Set down exactly the stretch of lines below that opens at the line containing "order: Artiodactyla" and continues through the last line of the entries, and nothing else.
######
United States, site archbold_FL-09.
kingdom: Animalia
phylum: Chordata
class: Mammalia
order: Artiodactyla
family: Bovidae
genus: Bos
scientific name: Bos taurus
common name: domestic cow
######
:: Result ::
order: Artiodactyla
family: Bovidae
genus: Bos
scientific name: Bos taurus
common name: domestic cow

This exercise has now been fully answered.